Note that the survey volume can be expressed as V_s = 2χ_maxA_s, where A_s denotes the transverse area of the survey. If χ_max → ∞, then we also have V_s → ∞ and the Limber-approximated covariance becomes

\begin{eqnarray*} &&{\lim _{\chi _{\max}\rightarrow \infty } {\rm Cov^L}[\widehat{w}_{\rm gg}](R_1, R_2) = \frac{2}{A_{\rm s}} \Big\lbrace \int _0^{\infty } \frac{{\rm d}k_\perp }{2\pi }\,k_\perp J_0(k_\perp R_1) J_0(k_\perp R_2)}\nonumber\\ &&{\times} \, \mathcal {P}_{\rm gg}(k_\perp ) \left[\mathcal {P}_{\rm gg}(k_\perp ) +\frac{2(1+\alpha )}{\bar{n}_g}\right] + \frac{(1+\alpha )^2}{\bar{n}_g^2}\frac{\delta _D(R_1-R_2)}{2\pi R_1} \Big\rbrace.\nonumber \end{eqnarray*}

Therefore, the Limber covariance is well behaved in the limit where χ_max → ∞. Finally, using the definitions in equations (16) and (17), we write the expression for the bin-averaged, Limber-approximated covariance of the projected galaxy correlation function estimator:

\begin{eqnarray} &&{{\rm Cov^L}[\widehat{\overline{w}}_{\rm gg}](R_i, R_j) = \frac{2}{V_s} \bigg\lbrace 2\chi _{\max} \int _0^{\infty } \frac{{\rm d}^2k_\perp }{(2\pi )^2} \overline{J}_0(k_\perp R_i)\overline{J}_0(k_\perp R_j)} \nonumber\\ &&{ \times\, \mathcal {P}_{\rm gg}(k_\perp ) \left[\mathcal {P}_{\rm gg}(k_\perp ) +\frac{2(1+\alpha )}{\bar{n}_g}\right] + \frac{\delta ^K_{ij}}{\bar{n}_g^2}\left[\overline{w}_{\rm gg}^L(R_i) + 2\chi _{\max} (1+\alpha )^2\right] \!\bigg\rbrace.} \nonumber\\ \end{eqnarray}

(32)

3.3 The cross-covariance of the stacked tangential shear and the projected galaxy correlation function estimators

In this section, our goal is to compute the cross-covariance of the estimators for the stacked tangential shear and projected galaxy correlation functions, defined by equations (12) and (20).
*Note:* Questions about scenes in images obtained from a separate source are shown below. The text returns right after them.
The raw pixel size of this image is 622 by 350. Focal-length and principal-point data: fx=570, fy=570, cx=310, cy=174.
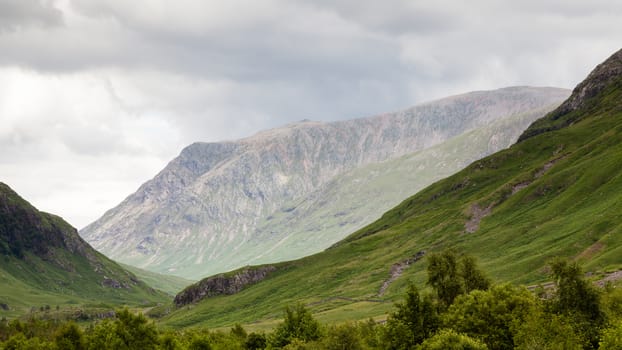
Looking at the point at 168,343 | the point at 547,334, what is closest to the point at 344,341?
the point at 547,334

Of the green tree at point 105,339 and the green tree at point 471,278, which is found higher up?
the green tree at point 105,339

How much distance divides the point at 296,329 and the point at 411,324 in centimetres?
3429

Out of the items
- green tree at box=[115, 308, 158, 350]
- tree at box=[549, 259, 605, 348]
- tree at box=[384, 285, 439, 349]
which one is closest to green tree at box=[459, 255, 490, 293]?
tree at box=[384, 285, 439, 349]

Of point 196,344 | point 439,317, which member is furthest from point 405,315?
point 196,344

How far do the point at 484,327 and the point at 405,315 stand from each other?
13893 millimetres

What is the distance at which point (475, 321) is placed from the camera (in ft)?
314

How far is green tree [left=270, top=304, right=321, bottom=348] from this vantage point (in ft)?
414

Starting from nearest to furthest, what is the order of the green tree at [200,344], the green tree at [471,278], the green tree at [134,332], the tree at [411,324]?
the tree at [411,324]
the green tree at [471,278]
the green tree at [200,344]
the green tree at [134,332]

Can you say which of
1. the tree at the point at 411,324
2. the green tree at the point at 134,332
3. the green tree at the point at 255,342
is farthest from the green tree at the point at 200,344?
the tree at the point at 411,324

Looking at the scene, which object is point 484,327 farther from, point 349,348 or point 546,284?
point 546,284

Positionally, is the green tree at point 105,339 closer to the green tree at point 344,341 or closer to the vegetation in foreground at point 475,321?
the vegetation in foreground at point 475,321

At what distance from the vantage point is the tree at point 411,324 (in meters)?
98.8

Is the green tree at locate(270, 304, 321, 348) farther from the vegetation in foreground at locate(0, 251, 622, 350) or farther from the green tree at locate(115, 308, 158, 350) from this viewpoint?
the green tree at locate(115, 308, 158, 350)

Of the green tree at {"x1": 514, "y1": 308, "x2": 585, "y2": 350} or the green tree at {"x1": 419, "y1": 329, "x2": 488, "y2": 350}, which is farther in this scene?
the green tree at {"x1": 419, "y1": 329, "x2": 488, "y2": 350}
To this avail, we follow the same procedure as before, and define the cross-covariance as

\begin{eqnarray} &&{{\rm Cov}[\widehat{w}_{\rm gg}({\boldsymbol R}_1), \widehat{\gamma }^g_t({\boldsymbol R}_2)]} {\nonumber }\\ &&{\equiv \left\langle \widehat{w}_{\rm gg}({\boldsymbol R}_1) \widehat{\gamma }^g_t({\boldsymbol R}_2)\right\rangle -\left\langle \widehat{w}_{\rm gg}({\boldsymbol R}_1)\right\rangle \,\left\langle \widehat{\gamma }^g_t({\boldsymbol R}_2)\right\rangle,} \end{eqnarray}

(33)

where |${\boldsymbol R}_1$| and |${\boldsymbol R}_2$| are two 2D position vectors. To simplify this calculation, we shall use the angular correlation function instead of the projected correlation function. This is justified by the fact that our lenses are in a thin redshift slice, in which case the two correlation functions are equivalent. In Appendix A3 we provide complete details of the derivation of the cross-covariance matrix.

The final expression is given by (cf. equation A39)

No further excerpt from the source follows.